Stealth knitting

I’ve spent the weekend doing some stealth knitting:

I’m not willing to tell you what it is yet (it’s a surprise).  But it’s knit with Colinette Yarns Point 5 chunky pure wool in the colourway ‘Sea Breeze’.  It is a very soft, unplied thick and thin wool which knits up fast on big needles – I’m using US size 13 (9mm).

What’s really great about this project is that I cast on and started knitting it at the Olympics.  In my last post, I showed a photo of me with my knitting at the rowing at Eton Dorney last week.  Yesterday, we had tickets to see the women’s trampolining event at North Greenwich arena in London.  I had never seen this event before.  Did you know that these athletes reach heights of 10 metres above the trampoline?  It is like watching high platform diving, except instead of having an enormous pool of water to land in, they are aiming for an ‘X’ on a piece of fabric.  It is pretty frightening.

It’s hard to get a photo of this from the top level of a huge stadium without a telephoto lens, but that didn’t keep Doug from trying.  The above is a very cropped and blown up bit of a photo which shows the two Canadian competitors; one is 10 metres above the trampoline, and the other is on the floor awaiting her routine.  Here is a great photo of a competitor seemingly suspended upside down in mid-air:

We were thrilled to see a Canadian gold medal (the first of these Games)!  The Canadians nearly came away with two medals; here was the final score:

It was a good day, and a fun crowd.  It was our third Olympic event, and we have yet to have any problems; everything has been working like clockwork.  And here I am knitting at the Olympics, once again.  (The seats next to me were not empty; they were temporarily vacated while the family sitting there went on a food run.  The little boy, who must have been about six, spent much of the event saying ‘boing, boing, boing’ with every jump. Luckily, it was charming rather than annoying.)

Now, it’s back to my stealth knitting (this time watching the track and field from the comfort of my couch).
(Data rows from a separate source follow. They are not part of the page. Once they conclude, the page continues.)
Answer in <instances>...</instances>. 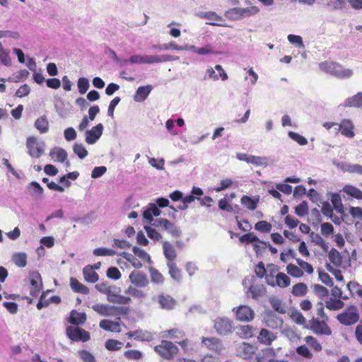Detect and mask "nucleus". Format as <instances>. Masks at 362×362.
I'll return each instance as SVG.
<instances>
[{
	"label": "nucleus",
	"mask_w": 362,
	"mask_h": 362,
	"mask_svg": "<svg viewBox=\"0 0 362 362\" xmlns=\"http://www.w3.org/2000/svg\"><path fill=\"white\" fill-rule=\"evenodd\" d=\"M132 250L135 256H137L142 260L147 261L149 263L151 262L150 255L144 250L136 246L133 247Z\"/></svg>",
	"instance_id": "de8ad7c7"
},
{
	"label": "nucleus",
	"mask_w": 362,
	"mask_h": 362,
	"mask_svg": "<svg viewBox=\"0 0 362 362\" xmlns=\"http://www.w3.org/2000/svg\"><path fill=\"white\" fill-rule=\"evenodd\" d=\"M288 135L291 139L296 141L300 146H305L308 144L307 139L298 133L288 132Z\"/></svg>",
	"instance_id": "052dcab7"
},
{
	"label": "nucleus",
	"mask_w": 362,
	"mask_h": 362,
	"mask_svg": "<svg viewBox=\"0 0 362 362\" xmlns=\"http://www.w3.org/2000/svg\"><path fill=\"white\" fill-rule=\"evenodd\" d=\"M86 320V315L84 313H78L76 310H72L70 315V323L73 325H82Z\"/></svg>",
	"instance_id": "a878e982"
},
{
	"label": "nucleus",
	"mask_w": 362,
	"mask_h": 362,
	"mask_svg": "<svg viewBox=\"0 0 362 362\" xmlns=\"http://www.w3.org/2000/svg\"><path fill=\"white\" fill-rule=\"evenodd\" d=\"M240 242L242 243H255V242H258V243H262L264 245H266L265 242H262L255 235H254V233H247L245 235H243V236H241L240 238Z\"/></svg>",
	"instance_id": "3c124183"
},
{
	"label": "nucleus",
	"mask_w": 362,
	"mask_h": 362,
	"mask_svg": "<svg viewBox=\"0 0 362 362\" xmlns=\"http://www.w3.org/2000/svg\"><path fill=\"white\" fill-rule=\"evenodd\" d=\"M107 300L112 303L117 304H123L127 305L129 304L132 301L131 298L128 296H121L119 294L110 295V297L107 298Z\"/></svg>",
	"instance_id": "7c9ffc66"
},
{
	"label": "nucleus",
	"mask_w": 362,
	"mask_h": 362,
	"mask_svg": "<svg viewBox=\"0 0 362 362\" xmlns=\"http://www.w3.org/2000/svg\"><path fill=\"white\" fill-rule=\"evenodd\" d=\"M34 127L39 131L40 134H45L49 130V121L46 115L38 117L35 123Z\"/></svg>",
	"instance_id": "412c9836"
},
{
	"label": "nucleus",
	"mask_w": 362,
	"mask_h": 362,
	"mask_svg": "<svg viewBox=\"0 0 362 362\" xmlns=\"http://www.w3.org/2000/svg\"><path fill=\"white\" fill-rule=\"evenodd\" d=\"M257 362H289L286 359L276 358L274 349L267 348L262 350V356H257Z\"/></svg>",
	"instance_id": "f8f14e48"
},
{
	"label": "nucleus",
	"mask_w": 362,
	"mask_h": 362,
	"mask_svg": "<svg viewBox=\"0 0 362 362\" xmlns=\"http://www.w3.org/2000/svg\"><path fill=\"white\" fill-rule=\"evenodd\" d=\"M321 71L339 78H349L352 76L353 71L344 69L340 64L332 62H323L319 64Z\"/></svg>",
	"instance_id": "f257e3e1"
},
{
	"label": "nucleus",
	"mask_w": 362,
	"mask_h": 362,
	"mask_svg": "<svg viewBox=\"0 0 362 362\" xmlns=\"http://www.w3.org/2000/svg\"><path fill=\"white\" fill-rule=\"evenodd\" d=\"M153 203H149L143 211V218L148 223H153L156 220L153 218Z\"/></svg>",
	"instance_id": "58836bf2"
},
{
	"label": "nucleus",
	"mask_w": 362,
	"mask_h": 362,
	"mask_svg": "<svg viewBox=\"0 0 362 362\" xmlns=\"http://www.w3.org/2000/svg\"><path fill=\"white\" fill-rule=\"evenodd\" d=\"M93 253L95 256H113L116 254V252L106 247H98L94 249Z\"/></svg>",
	"instance_id": "864d4df0"
},
{
	"label": "nucleus",
	"mask_w": 362,
	"mask_h": 362,
	"mask_svg": "<svg viewBox=\"0 0 362 362\" xmlns=\"http://www.w3.org/2000/svg\"><path fill=\"white\" fill-rule=\"evenodd\" d=\"M272 225L264 221H258L255 226V229L262 233H269L272 230Z\"/></svg>",
	"instance_id": "6e6d98bb"
},
{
Knitting at the Olympics? Why, yes!

Knitting at the Olympics?

Why, yes!  Doesn’t everyone?

Today we were among a very lucky crowd, braving the wind and clouds at Eton Dorney, the Olympics Rowing site, to watch hours of Olympic rowing!  The crowds were so great.  We were of course surrounded by Team GB supporters, but also by tons of Dutch, German, Danish, South African, Canadian and US supporters among many others.  Everyone was lovely, cheerfully cheering everyone along, winners and losers, regardless of nation.  (Of course everyone cheered for their own team, but enthusiastically cheered for everyone else too.) The TV coverage might make you think that this is all about medals, and all about nationalism; but when you are there, you realize that it is all about people, and sports, and making an effort and fun.   And that people, really, are lovely.


German fans:

Canadian fans:

British fans:

Little fans:

Multinational fans (Emma, Leah, Kelly and Doug – the original Canadian, American, Australian, German, British fans! – We cheer for everyone!):

Women’s eights:

Canadian oar:



British medalists take a bow:

And the knitting?  What was that all about?  Well, truthfully, I knit only long enough to take the photo, and then tucked it back in my bag.  Why would I do this at all?  Well, for you non-knitters out there, knitters have a special relationship with the Olympics (we’ve even received cease and desist letters from the US Olympic Committee).  You knitters will know what I am talking about.  I couldn’t go to the Olympics and not knit (if only for a minute.)  And for the rest of you, believe me, it’s a knitting thing.  (Ten points to anyone who recognized that I was wearing the Levenwick cardigan.)